InitWithBytesNoCopy:length:encoding:freeWhenDone: (NSString)Edit

An experiment with some leaking strings:

#import <Foundation/Foundation.h>

int main (int argc, const char * argv[]) {
    NSAutoreleasePool * pool = [[NSAutoreleasePool alloc] init];

    // Question: how does initWithBytesNoCopy:length:encoding:freeWhenDone: handle NULL bytes?

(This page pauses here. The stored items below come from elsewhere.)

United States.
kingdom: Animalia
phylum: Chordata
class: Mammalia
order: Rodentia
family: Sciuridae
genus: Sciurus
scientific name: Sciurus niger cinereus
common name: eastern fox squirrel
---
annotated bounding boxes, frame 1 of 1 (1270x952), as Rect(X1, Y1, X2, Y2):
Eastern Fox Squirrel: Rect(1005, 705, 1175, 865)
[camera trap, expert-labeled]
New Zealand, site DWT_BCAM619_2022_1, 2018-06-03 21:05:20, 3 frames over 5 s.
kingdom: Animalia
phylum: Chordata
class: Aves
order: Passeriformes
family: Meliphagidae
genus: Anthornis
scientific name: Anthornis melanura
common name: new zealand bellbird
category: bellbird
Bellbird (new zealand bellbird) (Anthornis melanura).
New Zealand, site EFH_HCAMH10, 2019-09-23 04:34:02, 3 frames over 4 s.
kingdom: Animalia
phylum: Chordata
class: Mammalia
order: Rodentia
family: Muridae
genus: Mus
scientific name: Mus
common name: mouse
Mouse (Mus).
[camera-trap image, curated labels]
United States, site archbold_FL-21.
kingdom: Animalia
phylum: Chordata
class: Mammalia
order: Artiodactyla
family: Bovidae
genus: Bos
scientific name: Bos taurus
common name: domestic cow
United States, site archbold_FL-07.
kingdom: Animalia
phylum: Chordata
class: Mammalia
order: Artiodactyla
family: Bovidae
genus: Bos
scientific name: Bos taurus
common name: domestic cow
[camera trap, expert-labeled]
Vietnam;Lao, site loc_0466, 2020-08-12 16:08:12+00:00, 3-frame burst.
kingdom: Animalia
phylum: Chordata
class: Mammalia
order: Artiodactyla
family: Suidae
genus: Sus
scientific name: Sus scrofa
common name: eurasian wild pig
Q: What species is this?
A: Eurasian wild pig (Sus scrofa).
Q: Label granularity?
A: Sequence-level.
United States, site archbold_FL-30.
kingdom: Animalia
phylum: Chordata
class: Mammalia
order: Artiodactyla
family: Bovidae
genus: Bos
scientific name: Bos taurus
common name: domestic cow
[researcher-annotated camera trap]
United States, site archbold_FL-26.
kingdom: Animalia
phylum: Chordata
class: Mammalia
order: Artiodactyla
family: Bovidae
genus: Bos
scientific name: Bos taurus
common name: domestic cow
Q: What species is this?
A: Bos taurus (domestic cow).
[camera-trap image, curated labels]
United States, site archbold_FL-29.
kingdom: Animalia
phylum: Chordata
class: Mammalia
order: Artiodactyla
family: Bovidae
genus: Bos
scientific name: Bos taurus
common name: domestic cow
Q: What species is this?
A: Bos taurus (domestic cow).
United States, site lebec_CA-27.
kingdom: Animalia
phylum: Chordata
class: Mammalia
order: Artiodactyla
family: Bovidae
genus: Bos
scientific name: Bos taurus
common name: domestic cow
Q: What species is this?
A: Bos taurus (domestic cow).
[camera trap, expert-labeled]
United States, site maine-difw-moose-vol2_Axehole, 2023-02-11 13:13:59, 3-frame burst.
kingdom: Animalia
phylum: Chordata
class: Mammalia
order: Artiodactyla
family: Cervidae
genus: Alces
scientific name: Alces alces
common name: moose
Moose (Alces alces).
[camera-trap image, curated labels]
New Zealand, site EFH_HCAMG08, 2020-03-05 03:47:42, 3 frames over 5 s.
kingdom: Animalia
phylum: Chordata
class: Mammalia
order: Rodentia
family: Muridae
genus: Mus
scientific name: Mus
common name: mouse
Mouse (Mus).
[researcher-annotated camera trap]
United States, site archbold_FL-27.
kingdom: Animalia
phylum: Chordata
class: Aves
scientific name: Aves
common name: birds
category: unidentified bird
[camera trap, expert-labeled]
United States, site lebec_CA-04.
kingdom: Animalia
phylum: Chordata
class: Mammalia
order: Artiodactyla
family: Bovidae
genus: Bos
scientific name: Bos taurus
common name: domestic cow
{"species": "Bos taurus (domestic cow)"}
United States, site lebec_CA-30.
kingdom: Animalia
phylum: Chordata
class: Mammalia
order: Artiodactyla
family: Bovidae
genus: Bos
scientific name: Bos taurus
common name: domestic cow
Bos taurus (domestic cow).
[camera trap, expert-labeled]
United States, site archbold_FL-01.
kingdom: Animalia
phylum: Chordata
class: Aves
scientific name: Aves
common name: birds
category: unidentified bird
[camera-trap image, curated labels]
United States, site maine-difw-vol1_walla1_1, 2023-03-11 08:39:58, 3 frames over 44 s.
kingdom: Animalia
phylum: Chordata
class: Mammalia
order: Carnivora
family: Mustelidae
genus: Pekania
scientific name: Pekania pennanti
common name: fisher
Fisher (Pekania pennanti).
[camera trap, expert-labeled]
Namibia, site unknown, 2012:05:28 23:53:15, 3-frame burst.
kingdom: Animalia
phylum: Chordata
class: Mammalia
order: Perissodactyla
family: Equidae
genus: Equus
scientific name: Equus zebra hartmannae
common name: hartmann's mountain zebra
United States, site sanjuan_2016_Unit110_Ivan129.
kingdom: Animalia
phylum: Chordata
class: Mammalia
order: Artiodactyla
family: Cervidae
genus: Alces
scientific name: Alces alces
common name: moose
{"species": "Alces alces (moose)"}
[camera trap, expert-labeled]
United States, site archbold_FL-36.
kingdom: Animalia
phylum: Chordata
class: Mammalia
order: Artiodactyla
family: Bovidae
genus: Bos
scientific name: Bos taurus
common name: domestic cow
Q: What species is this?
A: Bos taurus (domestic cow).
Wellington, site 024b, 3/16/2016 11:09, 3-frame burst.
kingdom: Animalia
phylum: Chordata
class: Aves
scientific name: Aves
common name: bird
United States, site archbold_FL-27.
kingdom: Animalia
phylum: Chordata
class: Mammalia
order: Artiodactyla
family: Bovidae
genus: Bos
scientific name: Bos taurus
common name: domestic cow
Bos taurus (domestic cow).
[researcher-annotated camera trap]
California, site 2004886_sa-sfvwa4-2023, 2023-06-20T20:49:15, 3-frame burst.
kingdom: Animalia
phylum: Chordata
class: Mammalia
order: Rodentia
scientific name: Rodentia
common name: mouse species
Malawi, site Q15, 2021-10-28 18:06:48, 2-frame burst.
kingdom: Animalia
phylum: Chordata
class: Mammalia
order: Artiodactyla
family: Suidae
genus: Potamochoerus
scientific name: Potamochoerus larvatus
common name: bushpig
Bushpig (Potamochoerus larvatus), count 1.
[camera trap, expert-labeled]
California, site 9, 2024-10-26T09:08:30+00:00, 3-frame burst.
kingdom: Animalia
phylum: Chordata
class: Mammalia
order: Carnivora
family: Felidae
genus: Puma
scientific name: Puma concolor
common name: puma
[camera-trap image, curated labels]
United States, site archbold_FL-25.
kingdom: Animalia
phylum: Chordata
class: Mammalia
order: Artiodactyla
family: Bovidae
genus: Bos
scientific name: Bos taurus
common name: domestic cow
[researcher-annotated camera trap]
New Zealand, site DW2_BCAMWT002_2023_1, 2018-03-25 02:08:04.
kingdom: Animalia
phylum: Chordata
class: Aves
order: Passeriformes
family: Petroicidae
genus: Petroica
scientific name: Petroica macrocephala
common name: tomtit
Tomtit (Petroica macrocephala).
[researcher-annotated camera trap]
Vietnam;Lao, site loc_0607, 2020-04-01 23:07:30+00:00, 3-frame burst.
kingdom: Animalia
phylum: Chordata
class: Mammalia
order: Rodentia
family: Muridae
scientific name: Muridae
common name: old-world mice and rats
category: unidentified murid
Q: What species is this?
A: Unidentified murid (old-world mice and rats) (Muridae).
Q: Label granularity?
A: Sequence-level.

    const char *str = "hello"; // 5 letters plus NULL terminating byte
    NSLog(@"str \"%s\" has length %d", str, strlen(str));   // str "hello" has length 5

    NSString *string = [[NSString alloc] initWithBytesNoCopy:(void *)str
                                                      length:5
                                                    encoding:NSUTF8StringEncoding
                                                freeWhenDone:NO];

    NSLog(@"string created with length 5: %@ (%d)", string, [string length]);       // string created with length 5: hello (5)
    NSLog(@"roundtrip back to string -> length %d", strlen([string UTF8String]));   // roundtrip back to string -> length 5

    string = [[NSString alloc] initWithBytesNoCopy:(void *)str
                                            length:6
                                          encoding:NSUTF8StringEncoding
                                      freeWhenDone:NO];

    // note that in this line echoing the string causes the NULL byte to be echoed, cutting off the rest of the NSLog
    NSLog(@"string created with length 6: %@ (%d)", string, [string length]);       // string created with length 6: hello
    NSLog(@"length %d", [string length]);                                           // length 6
    NSLog(@"roundtrip back to string -> length %d", strlen([string UTF8String]));   // roundtrip back to string -> length 5

    string = [NSString stringWithUTF8String:str];
    NSLog(@"string created with stringWithUTF8String: %@ (%d)", string, [string length]);   // string created with stringWithUTF8String: hello (5)
    NSLog(@"roundtrip back to string -> length %d", strlen([string UTF8String]));           // roundtrip back to string -> length 5

    // char array with NULL byte in the middle
    char tricky[10] = { 'h', 'e', 'l', 'l', 'o', 0, 'r', 'o', 'b', 0 };
    string = [NSString stringWithUTF8String:tricky];
    NSLog(@"string: %@ (%d)", string, [string length]);                             // string: hello (5)
    NSLog(@"roundtrip back to string -> length %d", strlen([string UTF8String]));   // roundtrip back to string -> length 5

    string = [[NSString alloc] initWithBytesNoCopy:(void *)tricky
                                            length:9
                                          encoding:NSUTF8StringEncoding
                                      freeWhenDone:NO];

    NSLog(@"string created with length 9: %@ (%d)", string, [string length]);       // string created with length 9: hello
    NSLog(@"length %d", [string length]);                                           // length 9
    NSLog(@"roundtrip back to string -> length %d", strlen([string UTF8String]));   // roundtrip back to string -> length 5

    string = [[NSString alloc] initWithBytesNoCopy:(void *)tricky
                                            length:10
                                          encoding:NSUTF8StringEncoding
                                      freeWhenDone:NO];

    NSLog(@"string created with length 10: %@ (%d)", string, [string length]);      // string created with length 10: hello
    NSLog(@"length %d", [string length]);                                           // length 10
    NSLog(@"roundtrip back to string -> length %d", strlen([string UTF8String]));   // roundtrip back to string -> length 5

    // are the characters after the NULL byte really there?
    int i;
    for (i = 0; i < 10; i++)
        NSLog(@"%d: %C", i, [string characterAtIndex:i]);

    // 0: h
    // 1: e
    // 2: l
    // 3: l
    // 4: o
    // 5:
    // 6: r
    // 7: o
    // 8: b
    // 9:

    [pool release];
    return 0;
}

Conclusions

  • The value you pass for length need not include space for a NULL terminating byte.
  • You can pass a buffer containing mid-string NULL bytes and provided the length is set correctly the string won't be truncated.
  • If you try to print such a string containing a mid-string NULL byte using NSLog output will be incorrectly truncated at the NULL byte.
  • Even so, the actual characters really are present in the created string.